Just to explain why I posted it: I didn't do it to try and troll Acacia or mess with anyone. The Acacia Facebook page is full of nice photographs that, despite having some obvious flaws, can fool people without a trained eye into thinking they are pumping out amazing guitars. I'm sick of companies slapping together guitars from fancy woods and then delivering a shit product. All the while, they take nice photos, fool more people and censor any negative feedback. I fail to see the difference between that and a scam.

I figured it was going to get taken down. It's their right TO take it down. I hoped enough people would have viewed it to at least help a few people make an educated decision. Shit, most people don't even know that the BFR was a total shit show with 1A "flamed" maple tops, horrid neck pockets (that FYI they STILL haven't corrected. Check out the burled carved top on their Facebook), general cosmetic flaws and import level fretwork. I do think their inability to stand up and face their criticism speaks volumes about their integrity as a company.

I, will concede, probably shouldn't have posted it because it may have messed with the OP's ability to get a refund but I hadn't considered it at the time. However, let it be noted that they made a public statement saying they were refunding the money. Proof if the OP ever needs it.

EDIT: Perry said it really well. There needs to be a MODERATED place where people can fully disclose the issues with loothier (I'm totally using this from now on ). Frankly,and this is no one in particular, I hate seeing "NGD: Greatest, flawless guitar ever" followed by a FS thread in a matter of weeks. People are burning their fellow guitarists by not being fully honest. The recent trend is to say "Well, these flaws are not really flaws, more like imperfections." No, they are finish flaws. Own up to it and understand your resale needs to reflect and disclose the imperfection/defect/flaw/whatever.


----------



## OmegaSlayer

ormsby guitars said:


> We need a guild, that can fight on behalf of the client. Where luthiers are held up to answer for their work. If you can't put your work up against the biggest brands in the world (employing minimum wage production line drones), and hold your head high without excuses, go back to being a hobby builder and selling your shit on ebay.
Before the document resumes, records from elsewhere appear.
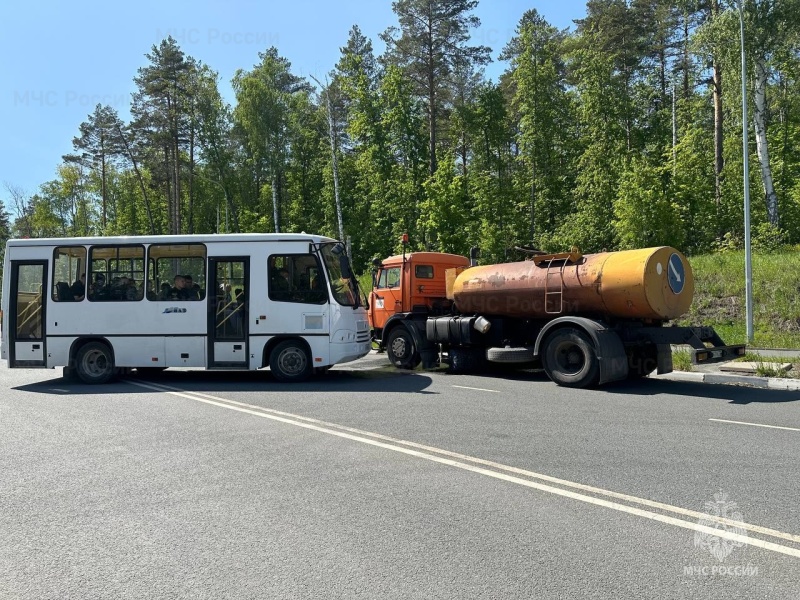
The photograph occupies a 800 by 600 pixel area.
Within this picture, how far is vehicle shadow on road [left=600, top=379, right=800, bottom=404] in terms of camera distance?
1033 cm

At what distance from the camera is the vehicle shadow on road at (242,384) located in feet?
39.3

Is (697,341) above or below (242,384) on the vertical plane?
above

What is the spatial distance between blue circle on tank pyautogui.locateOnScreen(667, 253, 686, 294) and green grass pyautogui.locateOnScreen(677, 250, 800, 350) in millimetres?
5885

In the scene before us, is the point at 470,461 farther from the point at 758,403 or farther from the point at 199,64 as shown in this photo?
the point at 199,64

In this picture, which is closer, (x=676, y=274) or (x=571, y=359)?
(x=676, y=274)

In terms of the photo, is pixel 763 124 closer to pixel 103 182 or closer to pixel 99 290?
pixel 99 290

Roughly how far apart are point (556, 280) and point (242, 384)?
653cm

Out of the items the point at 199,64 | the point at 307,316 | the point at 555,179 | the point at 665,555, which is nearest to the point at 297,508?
the point at 665,555

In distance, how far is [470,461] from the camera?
21.0 ft

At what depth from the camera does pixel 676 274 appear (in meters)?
11.9

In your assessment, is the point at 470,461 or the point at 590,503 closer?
the point at 590,503

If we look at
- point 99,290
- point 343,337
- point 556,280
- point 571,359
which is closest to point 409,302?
point 343,337

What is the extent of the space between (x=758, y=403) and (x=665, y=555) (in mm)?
7004

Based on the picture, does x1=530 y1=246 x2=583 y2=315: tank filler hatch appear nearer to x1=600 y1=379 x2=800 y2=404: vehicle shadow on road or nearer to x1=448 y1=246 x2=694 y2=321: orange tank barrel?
x1=448 y1=246 x2=694 y2=321: orange tank barrel
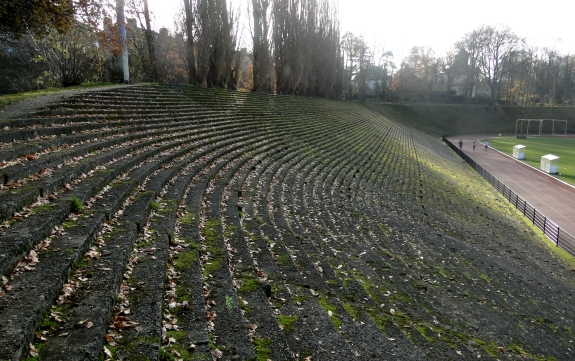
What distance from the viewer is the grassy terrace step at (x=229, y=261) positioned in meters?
3.95

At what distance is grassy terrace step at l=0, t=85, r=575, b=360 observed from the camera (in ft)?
13.0

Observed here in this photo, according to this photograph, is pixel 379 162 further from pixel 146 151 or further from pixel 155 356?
pixel 155 356

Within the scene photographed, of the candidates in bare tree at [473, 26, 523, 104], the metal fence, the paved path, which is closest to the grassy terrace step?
the metal fence

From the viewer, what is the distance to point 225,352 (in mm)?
3850

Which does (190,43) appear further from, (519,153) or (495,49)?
(495,49)

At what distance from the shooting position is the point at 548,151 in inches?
1884

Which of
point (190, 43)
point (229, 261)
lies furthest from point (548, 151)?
point (229, 261)

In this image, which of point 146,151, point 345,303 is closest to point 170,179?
point 146,151

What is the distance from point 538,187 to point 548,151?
23.1 meters

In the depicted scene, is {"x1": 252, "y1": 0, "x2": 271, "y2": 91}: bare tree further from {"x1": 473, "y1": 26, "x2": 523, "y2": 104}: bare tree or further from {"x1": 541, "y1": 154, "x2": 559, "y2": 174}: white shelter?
{"x1": 473, "y1": 26, "x2": 523, "y2": 104}: bare tree

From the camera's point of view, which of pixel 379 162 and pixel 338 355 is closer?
pixel 338 355

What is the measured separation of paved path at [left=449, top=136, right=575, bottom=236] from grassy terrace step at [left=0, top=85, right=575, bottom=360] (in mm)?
7291

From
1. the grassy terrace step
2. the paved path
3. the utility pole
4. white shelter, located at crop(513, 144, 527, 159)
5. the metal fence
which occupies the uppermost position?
the utility pole

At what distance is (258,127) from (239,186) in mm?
10359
That's an awesome idea, but...you know, someone must start it 
Because things don't get done by themselves.

As much as competition might go, most of you offer products that are different enough even if they appeal to the same core of people.
But I think the overall biggest interest in protecting your works, your ethics and your reputations should be more than enough to overcome the eventual differences.

So...good work! 
And I hope your idea will come through since it would greatly help people on the fence (like me) to make a purchase decision much much much easier.


----------



## Lorcan Ward

Danukenator said:


> I, will concede, probably shouldn't have posted it because it may have messed with the OP's ability to get a refund but I hadn't considered it at the time. However, let it be noted that they made a public statement saying they were refunding the money. Proof if the OP ever needs it.
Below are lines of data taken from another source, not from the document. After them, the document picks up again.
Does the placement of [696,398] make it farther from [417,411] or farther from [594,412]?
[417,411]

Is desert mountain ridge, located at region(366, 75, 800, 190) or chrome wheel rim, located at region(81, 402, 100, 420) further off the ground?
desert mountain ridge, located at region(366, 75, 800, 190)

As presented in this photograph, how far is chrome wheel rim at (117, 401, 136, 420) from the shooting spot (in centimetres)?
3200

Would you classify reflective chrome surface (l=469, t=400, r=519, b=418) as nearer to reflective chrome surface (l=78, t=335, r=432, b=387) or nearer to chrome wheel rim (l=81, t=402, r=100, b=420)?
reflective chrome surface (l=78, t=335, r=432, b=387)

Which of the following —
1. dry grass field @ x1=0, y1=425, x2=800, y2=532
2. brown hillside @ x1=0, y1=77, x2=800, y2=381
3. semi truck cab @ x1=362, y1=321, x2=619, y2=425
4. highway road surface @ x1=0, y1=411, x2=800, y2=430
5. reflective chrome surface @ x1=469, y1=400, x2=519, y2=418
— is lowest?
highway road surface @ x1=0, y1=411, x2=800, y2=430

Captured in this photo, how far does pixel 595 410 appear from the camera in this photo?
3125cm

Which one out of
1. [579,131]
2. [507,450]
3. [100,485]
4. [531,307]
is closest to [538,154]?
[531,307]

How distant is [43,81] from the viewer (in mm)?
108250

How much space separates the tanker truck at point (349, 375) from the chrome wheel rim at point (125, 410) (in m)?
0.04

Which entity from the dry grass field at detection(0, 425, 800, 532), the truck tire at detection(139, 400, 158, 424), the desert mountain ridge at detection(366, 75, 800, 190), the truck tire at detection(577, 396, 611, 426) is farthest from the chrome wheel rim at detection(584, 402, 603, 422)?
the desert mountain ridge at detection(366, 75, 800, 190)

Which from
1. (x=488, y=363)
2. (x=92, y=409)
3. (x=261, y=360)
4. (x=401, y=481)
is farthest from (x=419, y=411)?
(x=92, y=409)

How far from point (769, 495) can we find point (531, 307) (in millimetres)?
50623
No that would little to nothing to affects the OP's ability to get a refund since you simply asked them to explain why a guitar left their shop in that condition. Now creating a "Acacia victims/villians" article on a website would affect him and every other customer very badly.



Danukenator said:


> EDIT: Perry said it really well. There needs to be a MODERATED place where people can fully disclose the issues with loothier (I'm totally using this from now on ). Frankly,and this is no one in particular, I hate seeing "NGD: Greatest, flawless guitar ever" followed by a FS thread in a matter of weeks. People are burning their fellow guitarists by not being fully honest. The recent trend is to say "Well, these flaws are not really flaws, more like imperfections." No, they are finish flaws. Own up to it and understand your resale needs to reflect and disclose the imperfection/defect/flaw/whatever.
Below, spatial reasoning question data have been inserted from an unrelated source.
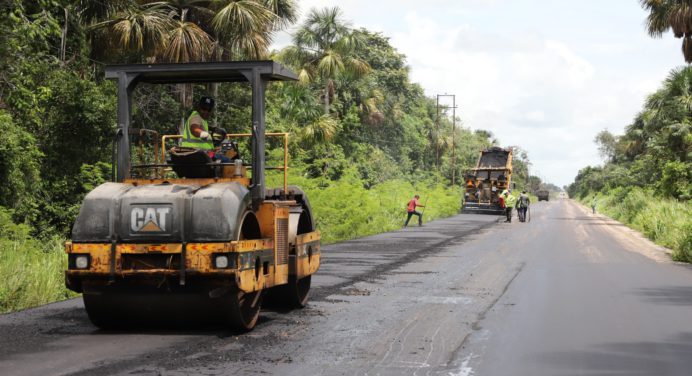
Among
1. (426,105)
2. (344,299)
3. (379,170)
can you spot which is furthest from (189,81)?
(426,105)

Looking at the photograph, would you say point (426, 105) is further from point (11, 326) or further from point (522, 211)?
point (11, 326)

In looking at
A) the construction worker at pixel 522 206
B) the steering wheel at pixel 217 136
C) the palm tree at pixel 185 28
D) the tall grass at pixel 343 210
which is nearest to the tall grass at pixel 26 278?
the steering wheel at pixel 217 136

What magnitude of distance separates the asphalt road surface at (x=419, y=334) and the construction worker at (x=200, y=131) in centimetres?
195

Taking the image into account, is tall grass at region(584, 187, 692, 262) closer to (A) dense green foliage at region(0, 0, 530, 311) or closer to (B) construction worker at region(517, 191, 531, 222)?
(B) construction worker at region(517, 191, 531, 222)

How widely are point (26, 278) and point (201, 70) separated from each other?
491 cm

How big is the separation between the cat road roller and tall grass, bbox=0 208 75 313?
3226mm

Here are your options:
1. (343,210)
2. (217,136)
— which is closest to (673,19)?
(343,210)

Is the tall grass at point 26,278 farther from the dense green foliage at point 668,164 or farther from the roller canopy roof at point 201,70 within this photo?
the dense green foliage at point 668,164

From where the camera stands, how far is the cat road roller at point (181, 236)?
26.7 ft

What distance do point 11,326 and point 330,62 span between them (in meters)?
30.9

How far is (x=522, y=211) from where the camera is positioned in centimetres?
4238

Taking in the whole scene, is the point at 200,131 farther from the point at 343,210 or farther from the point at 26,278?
the point at 343,210

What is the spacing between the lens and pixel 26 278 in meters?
12.1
Most people just want to keep their head down and not get involved in any trouble. It is dishonest to sell on a guitar then 6 months later tell everyone on the forum that it had tons of flaws and problems but it looks like the majority of guitar players don't pick up on any of these problems.


----------



## AVH

OmegaSlayer said:


> That's an awesome idea, but...you know, someone must start it
> Because things don't get done by themselves.
> 
> As much as competition might go, most of you offer products that are different enough even if they appeal to the same core of people.
> But I think the overall biggest interest in protecting your works, your ethics and your reputations should be more than enough to overcome the eventual differences.
> 
> So...good work!
> And I hope your idea will come through since it would greatly help people on the fence (like me) to make a purchase decision much much much easier.



Because of all the stuff I see cross my bench over the years, and being annoyed at the overall lack of business ethics commonly seen nowadays, I've actually been thinking about hosting a 'Guitar workmanship disclosure forum', or something along those lines which I can moderate - being a professional repairman and not a builder makes me more unbiased/impartial than most, and knowing exactly what I'm looking at, and how it was done. 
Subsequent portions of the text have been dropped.